Kikin and Orney were silent, sullenly declining to participate in Threader’s call-and-response.

“Jack the Coiner,” said Daniel dutifully—since it was, after all,
his
hypothesis.

“Jack the Coiner. And therein lies the Opportunity I spoke of.”

“An opportunity to have our throats slit from ear to ear?” Mr. Orney inquired.

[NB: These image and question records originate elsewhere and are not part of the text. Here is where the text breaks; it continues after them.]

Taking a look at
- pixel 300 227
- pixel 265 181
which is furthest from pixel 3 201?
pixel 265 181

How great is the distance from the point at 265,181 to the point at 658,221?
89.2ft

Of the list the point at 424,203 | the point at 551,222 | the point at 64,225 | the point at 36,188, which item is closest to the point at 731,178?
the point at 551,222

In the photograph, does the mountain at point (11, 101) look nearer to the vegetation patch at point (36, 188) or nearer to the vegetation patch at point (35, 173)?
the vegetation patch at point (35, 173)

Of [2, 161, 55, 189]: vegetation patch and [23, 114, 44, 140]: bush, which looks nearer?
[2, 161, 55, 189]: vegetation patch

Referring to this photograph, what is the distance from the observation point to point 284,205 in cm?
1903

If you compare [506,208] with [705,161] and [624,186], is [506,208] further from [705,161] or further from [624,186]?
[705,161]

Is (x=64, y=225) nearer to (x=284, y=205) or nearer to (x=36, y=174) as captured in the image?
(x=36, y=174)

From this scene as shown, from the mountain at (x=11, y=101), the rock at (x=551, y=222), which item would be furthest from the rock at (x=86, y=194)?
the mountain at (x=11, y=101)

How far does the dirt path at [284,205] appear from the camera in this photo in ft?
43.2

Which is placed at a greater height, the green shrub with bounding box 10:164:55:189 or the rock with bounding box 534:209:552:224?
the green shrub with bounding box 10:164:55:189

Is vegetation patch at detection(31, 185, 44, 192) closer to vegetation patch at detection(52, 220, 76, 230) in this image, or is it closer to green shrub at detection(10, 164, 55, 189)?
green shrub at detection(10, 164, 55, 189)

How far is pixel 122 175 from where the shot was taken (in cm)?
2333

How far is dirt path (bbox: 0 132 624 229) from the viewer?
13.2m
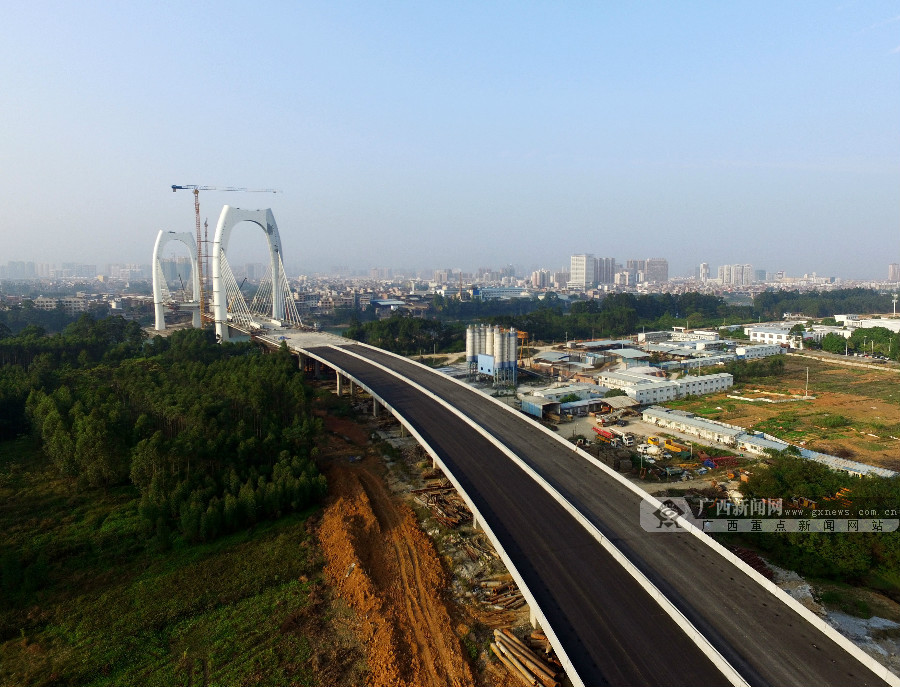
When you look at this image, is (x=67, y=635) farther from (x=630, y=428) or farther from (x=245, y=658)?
(x=630, y=428)

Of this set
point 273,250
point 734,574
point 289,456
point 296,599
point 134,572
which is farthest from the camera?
point 273,250

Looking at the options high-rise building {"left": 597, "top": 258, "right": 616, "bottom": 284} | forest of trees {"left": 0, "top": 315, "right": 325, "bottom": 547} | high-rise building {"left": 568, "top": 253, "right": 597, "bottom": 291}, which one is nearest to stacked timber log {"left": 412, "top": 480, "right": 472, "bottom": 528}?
forest of trees {"left": 0, "top": 315, "right": 325, "bottom": 547}

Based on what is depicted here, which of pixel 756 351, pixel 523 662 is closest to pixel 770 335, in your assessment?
pixel 756 351

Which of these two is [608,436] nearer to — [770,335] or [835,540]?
[835,540]

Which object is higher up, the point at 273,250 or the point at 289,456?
the point at 273,250

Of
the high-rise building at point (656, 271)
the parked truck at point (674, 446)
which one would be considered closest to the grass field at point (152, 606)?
the parked truck at point (674, 446)

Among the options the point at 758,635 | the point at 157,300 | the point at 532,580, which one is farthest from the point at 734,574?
the point at 157,300

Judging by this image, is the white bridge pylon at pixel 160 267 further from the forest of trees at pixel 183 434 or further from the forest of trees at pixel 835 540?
the forest of trees at pixel 835 540
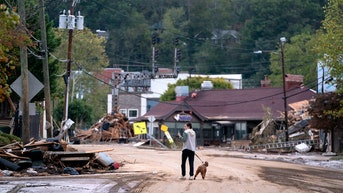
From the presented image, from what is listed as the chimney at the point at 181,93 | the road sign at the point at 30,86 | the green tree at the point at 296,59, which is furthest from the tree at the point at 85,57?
the road sign at the point at 30,86

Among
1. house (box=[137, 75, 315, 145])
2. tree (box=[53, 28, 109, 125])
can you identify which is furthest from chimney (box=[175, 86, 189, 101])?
tree (box=[53, 28, 109, 125])

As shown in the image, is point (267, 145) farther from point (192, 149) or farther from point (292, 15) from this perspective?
point (292, 15)

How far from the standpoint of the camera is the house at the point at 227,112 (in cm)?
6562

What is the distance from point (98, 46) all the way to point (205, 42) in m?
35.9

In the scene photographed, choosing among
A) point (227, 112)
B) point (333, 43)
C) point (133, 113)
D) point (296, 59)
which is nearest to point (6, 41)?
point (333, 43)

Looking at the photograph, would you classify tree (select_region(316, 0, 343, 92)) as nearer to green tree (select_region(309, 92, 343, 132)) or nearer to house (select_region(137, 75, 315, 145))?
green tree (select_region(309, 92, 343, 132))

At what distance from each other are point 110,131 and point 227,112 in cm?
1158

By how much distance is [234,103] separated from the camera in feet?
233

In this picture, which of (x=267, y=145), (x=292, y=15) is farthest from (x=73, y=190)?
(x=292, y=15)

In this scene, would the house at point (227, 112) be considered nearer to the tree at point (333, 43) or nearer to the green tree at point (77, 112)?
the green tree at point (77, 112)

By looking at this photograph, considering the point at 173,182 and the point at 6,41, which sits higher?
the point at 6,41

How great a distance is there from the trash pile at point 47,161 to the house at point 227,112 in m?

“No! An opportunity to be of service to great men—men such as Her Britannic Majesty’s Secretary of State Viscount Bolingbroke, Mr. Charles White, and Sir Isaac Newton!”

“Ah, yes, that
would
seem like an Opportunity for some,” said Mr. Kikin, “but not for me, as I am already quite busy being of service to the Greatest Man in the World. Thank you anyway.”

“As for myself,” said Mr. Orney, “I am put in mind of Our Saviour, who made Himself of service to the poor by washing their feet with His own hands. Following His example as best a sinner may, I can have no larger ambition than to be of service to my common ordinary brethren, the salt of the earth. The Viscount Bolingbroke can look after himself.”